[[ Quoted passage, beginning ]]

Earlier international relations spokesman Clayson Monyela said the SA government did not know photographer Hammerl had been shot dead.

News of his death came as a shock, he added.

"We didn't know where he was... [but] we were working on the assumption that he was alive," Monyela told Sapa.

He said the minister had sent officials, including the South African ambassador, back to Tripoli in Libya to try and ascertain his whereabouts and ultimately try and negotiate his release.

Monyela said the department had days ago already clarified a quote in The Star newspaper by International Relations Minister Maite Nkoana-Mashabane that he was alive. Monyela said the minister did not say that. She said the department was working on the assumption he was alive.

It was "really unfair" to blame the SA government for the situation now, he added. He pointed out that a report a few weeks ago claiming that two independent sources said he was safe, had come from the Austrian government, not from South African officials.

Hammerl was a South African with Austrian parents.

The opposition DA on Friday questioned the South African government's role in communicating news about Hammerl.

It emerged on Friday morning that he was killed on the day of his capture, more than six weeks ago, despite government assurances that he was safe.

The Libyan government had for weeks said Hammerl, 41, was alive and said he would be released on Wednesday.

His family only found out about his death on Thursday evening, after being contacted by two journalists who were with him and who said he was shot in the Libyan desert.

"It is unclear what the South African government did or did not know. It is, however, simply unfathomable, and difficult to contemplate, that the minister of international relations would have given the family false hope, by claiming Mr Hammerl was still alive, last week," Democratic Alliance leader Helen Zille said in a statement.

"It is equally galling that the minister cancelled an emergency meeting on this matter because, in the words of department spokesperson, Clayson Monyela, she had 'election commitments'."

But Monyela told Sapa the meeting was postponed to Friday morning because of the elections.

[[ Quoted passage, end ]]
[[ Data block, beginning ]]

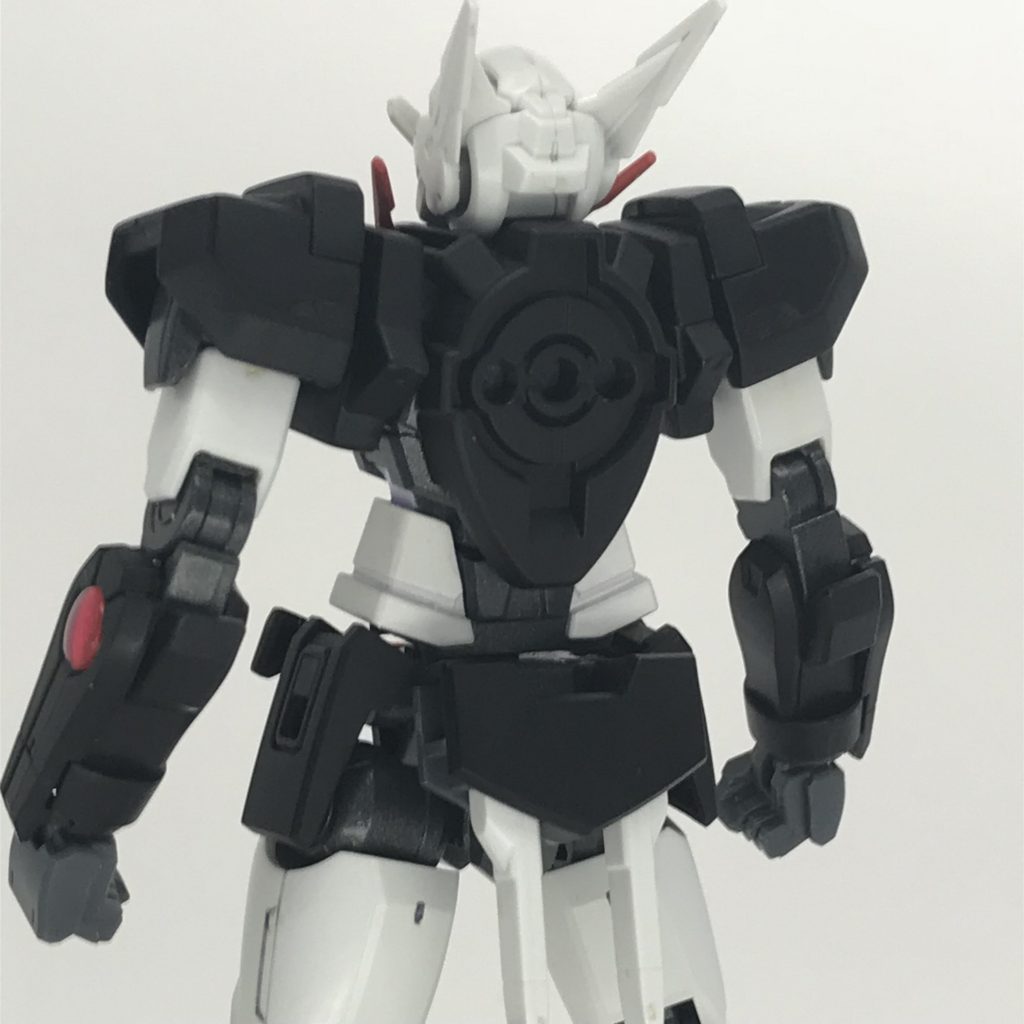 うちのアストレアRFの目玉である換装機能は、1号機はまだ未熟という設定で、背部のみです。アメエクの背部パーツがそのままなので、一般的な二穴のバックパックなら無改造で取り付けられます。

[[ Data block, end ]]

*Tasks to complete*:
(1) Answer each question from the news report about Hammerl:
(a) How old was Hammerl?
(b) When did his family learn of his death?
(c) To when was the minister's meeting postponed?
(2) Say whether each statement agrees with the news report about Hammerl, quoting the words that decide it:
(a) The report that two independent sources said Hammerl was safe came from South African officials.
(b) Hammerl was killed on the day he was captured.
(c) Hammerl's parents were South African.
Rely solely on the news report, drawing on nothing outside it.

*Responses by task*:
(1)
(a) 41
(b) Thursday evening
(c) Friday morning

(2)
(a) No: "had come from the Austrian government, not from South African officials."
(b) Yes: "he was killed on the day of his capture"
(c) No: "Hammerl was a South African with Austrian parents."